▶ [Aufgabenstellung]
a: Übersetze den folgenden Satz aus der Rezension über bulgarischen Tabak ins Englische: „Andererseits aber war Dimov unter harsche Kritik von Stalinisten geraten, die ihm mangelnde Berücksichtigung des Postulats des Sozialistischen Realismus, „Sinnlichkeit“, gar „reaktionäre Philosophie“ vorwarfen.“
b: Führe die Rezension über bulgarischen Tabak im Anschluss an ihren letzten Satz weiter.

Cover
Titel
Balkan Smoke. Tobacco and the Making of Modern Bulgaria


Autor(en)
Neuburger, Mary C.
Erschienen
Anzahl Seiten
321 S.
Preis
€ 31,95
Rezensiert für 'Connections' und H-Soz-Kult von:
Stefan Troebst, Geisteswissenschaftliches Zentrum Geschichte und Kultur Ostmitteleuropas (GWZO) an der Universität Leipzig

„Tabak“ (Tjutjun) lautete der Titel des 1951 erschienenen Roman des bulgarischen Schriftstellers Dimităr Dimov (1909-1966), den der DDR-Verlag Volk und Welt 1975 für seine Reihe „Bibliothek des Sieges“, ein „Gemeinschaftsunternehmen sozialistischer Länder“, als Beitrag Bulgariens auswählte. Das war einerseits eine nahe liegende Wahl, da das Bulgarien des Zweiten Weltkriegs hier als eine Kolonie des „Dritten Reiches“ und der Bremer Tabakfirma Reemtsma porträtiert wird, in der jedoch bereits die Arbeiterklasse mit der Kommunistischen Partei an der Spitze als Widerlager deutlich wird. Andererseits aber war Dimov unter harsche Kritik von Stalinisten geraten, die ihm mangelnde Berücksichtigung des Postulats des Sozialistischen Realismus, „Sinnlichkeit“, gar „reaktionäre Philosophie“ vorwarfen. Zwar erhielt er 1952 den nach dem „Helden von Leipzig“ benannten bulgarischen Dimitrov-Staatspreis, ja wurde 1964 Vorsitzender des Schriftstellerverbandes, doch musste er seinen Roman auf Weisung der Partei für eine zweite Auflage 1954 deutlich überarbeiten.1

Dimovs Roman mit seinen bulgarisch-deutschen Politik- und Wirtschaftsbezügen dient Mary Neuburger als roter Faden durch ihre ebenso originelle wie tiefschürfende Darstellung des nationalstaatlichen Abschnitts der Geschichte des 1878 gegründeten Staates Bulgarien, wobei sie den Fokus auf Kultivierung, Verarbeitung, Verschickung, Vermarktung und Konsum der Nikotinpflanze in Form von Nargileh-, Pfeifen-, Zigarren- und Zigarettentabak legt. Überdies flicht sie gekonnt eine Kulturgeschichte des kommunikativen Rauchens und seiner sozialen Orte, eine teils religiös, teils sozialistisch unterfütterte Protestgeschichte der Rauchfreiheit, eine Verflechtungsgeschichte von Tabak- und Alkoholkonsum, eine Sozialgeschichte des Tabakindustrieproletariats sowie der (zumeist muslimischen) Tabakproduzenten und der (ganz überwiegend weiblichen) Tabakpflücker, weiter die Unternehmensgeschichte eines von sephardischen Juden dominierten boomenden Wirtschaftszweiges, die Diplomatiegeschichte eines autoritären revisionistischen Kleinstaates im Zeitalter der Weltkriege sowie die auf dem Zigarettensektor ausnahmsweise erfolgreiche transnationale ökonomische Integration im Zeichen sowjetischer Hegemonie und staatssozialistischer Planwirtschaft ein. Die Autorin knüpft damit an ihr 2004 erschienenes Buch The Orient Within. Muslim Minorities and the Negotiation of Nationhood in Modern Bulgaria an, in dem sie den Tabak als wichtigstes Agrarprodukt der beiden Siedlungsgebiete der großen Minderheit der Türken im Südosten und Nordosten des Landes identifiziert hat.

▶ [Extrahiertes Material]
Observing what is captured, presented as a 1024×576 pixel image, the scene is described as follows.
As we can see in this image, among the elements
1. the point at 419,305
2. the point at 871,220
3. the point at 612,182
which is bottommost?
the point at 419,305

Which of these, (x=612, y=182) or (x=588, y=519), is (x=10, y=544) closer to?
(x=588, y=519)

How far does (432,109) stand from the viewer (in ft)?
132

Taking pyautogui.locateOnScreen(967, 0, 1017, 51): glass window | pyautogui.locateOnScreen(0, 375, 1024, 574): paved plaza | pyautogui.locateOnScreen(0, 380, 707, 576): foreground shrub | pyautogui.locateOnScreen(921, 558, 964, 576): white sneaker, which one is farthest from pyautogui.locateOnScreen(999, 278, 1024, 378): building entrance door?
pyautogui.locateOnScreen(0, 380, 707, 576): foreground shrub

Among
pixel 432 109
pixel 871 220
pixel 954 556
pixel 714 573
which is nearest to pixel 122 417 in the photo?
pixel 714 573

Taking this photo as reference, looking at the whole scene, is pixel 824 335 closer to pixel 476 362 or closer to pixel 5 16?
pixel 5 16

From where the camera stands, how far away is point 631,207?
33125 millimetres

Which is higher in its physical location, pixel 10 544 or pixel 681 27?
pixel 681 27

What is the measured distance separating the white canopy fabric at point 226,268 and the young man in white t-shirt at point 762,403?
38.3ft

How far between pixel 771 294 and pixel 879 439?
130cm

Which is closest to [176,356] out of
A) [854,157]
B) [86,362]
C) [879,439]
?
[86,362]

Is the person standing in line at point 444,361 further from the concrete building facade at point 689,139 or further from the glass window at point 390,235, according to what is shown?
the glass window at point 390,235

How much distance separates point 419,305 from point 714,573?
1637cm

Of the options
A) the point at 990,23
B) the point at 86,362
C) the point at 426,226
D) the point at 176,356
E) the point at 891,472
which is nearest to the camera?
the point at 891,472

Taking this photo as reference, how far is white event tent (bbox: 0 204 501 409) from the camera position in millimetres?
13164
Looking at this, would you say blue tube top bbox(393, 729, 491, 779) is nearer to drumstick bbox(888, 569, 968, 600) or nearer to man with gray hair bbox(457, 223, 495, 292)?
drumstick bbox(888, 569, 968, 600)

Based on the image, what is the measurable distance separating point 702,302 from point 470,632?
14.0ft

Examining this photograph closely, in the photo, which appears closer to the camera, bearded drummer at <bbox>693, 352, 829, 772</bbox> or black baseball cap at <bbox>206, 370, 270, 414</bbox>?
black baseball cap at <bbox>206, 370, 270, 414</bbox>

▶ [Lösungen]
a: On the other hand, however, Dimov had come under harsh criticism from Stalinists, who accused him of insufficient regard for the tenet of Socialist Realism, of "sensuality," and even of "reactionary philosophy."

b:
Ungeachtet der Konzentration auf Tabak behandelt das Buch de facto zwei stark unterschiedliche Themenfelder, was sich auch in den Schwerpunkten der sieben Kapitel niederschlägt. Diese sind zum einen die sozialen und kommunikativen Funktionen des Rauchens, gar seine vergemeinschaftende Wirkung, zum anderen die Bedeutung des Agrarprodukts Tabak für die Ökonomie des bulgarischen Staates von seiner Gründung als Fürstentum 1878 bis zum Kollaps der Volksrepublik 1989. Entsprechend bedarf es bei der Lektüre der Bereitschaft, mehrfach thematisch umzuschalten. Dies gilt bereits für den Übergang des ersten Kapitels – „Coffehouse Babble: Smoking and Sociability in the Long Nineteenth Century“ – zum zweiten: „No Smoke without Fire: Tobacco and Transformation, 1878-1914“. Einer nachgerade ethnologischen dichten Beschreibung der Übernahme osmanischer Rauchgewohnheiten samt Einführung des Kaffeehauses folgt hier ein Grundkurs in Tabakkultivierung, -vermarktung und -politik unter besonderer Berücksichtigung des modernen Bulgarien. Ähnlich sind die Kontraste der Kapitel zu autoritärer Zwischenkriegszeit und kommunistischer Nachkriegszeit. Dabei wird deutlich, dass in Bulgarien als Land des Tabaks zum einen Rauchen ein gesamtgesellschaftliches, schichten-, generationen-, nationalitäten- und geschlechterübergreifendes Phänomen war und weiterhin ist, welches indes früh auf eine politisch links zu verortende Gegenbewegung stieß – mit der Folge des Entstehens eines „gesellschaftlichen Widerspruchs“ im Staatssozialismus. Da Bulgarien im Zuge des Bruchs zwischen Peking und Moskau 1966 China vom sowjetischen Tabakmarkt verdrängte hatte und dadurch zum weltweit größten Exporteur von Zigaretten – vor den USA! - aufgestiegen war, war eine Lösung dieses ideologischen Dilemmas nicht in Sicht. Denn nicht nur war Exporttabak im Kalten Krieg ein wichtiger Devisenbringer, sondern auch innerhalb des RGW waren bulgarische Exportzigarettenmarken wie die mit Filter versehenen „Stjuardesa“ (Stewardess) oder „BT“ (Abkürzung des Staatsmonopols „Bulgartabak“, in der DDR gemeinhin als „Bulgarentod“ gedeutet) wichtige Güter im Barterhandel. Hinzu kamen bulgarische Markenlizenzen der US-amerikanischen Firmen Philip Morris, R. J. Reynolds und BAT für „Marlboro“, „Winston“ und - besonders beliebt, da prestigebehaftet -„Kent“, die neben dem Inland und dem RGW auch neue Exportmärkte erschlossen, so etwa Jugoslawien, Iran und etliche afrikanische sowie mittelamerikanische Staaten.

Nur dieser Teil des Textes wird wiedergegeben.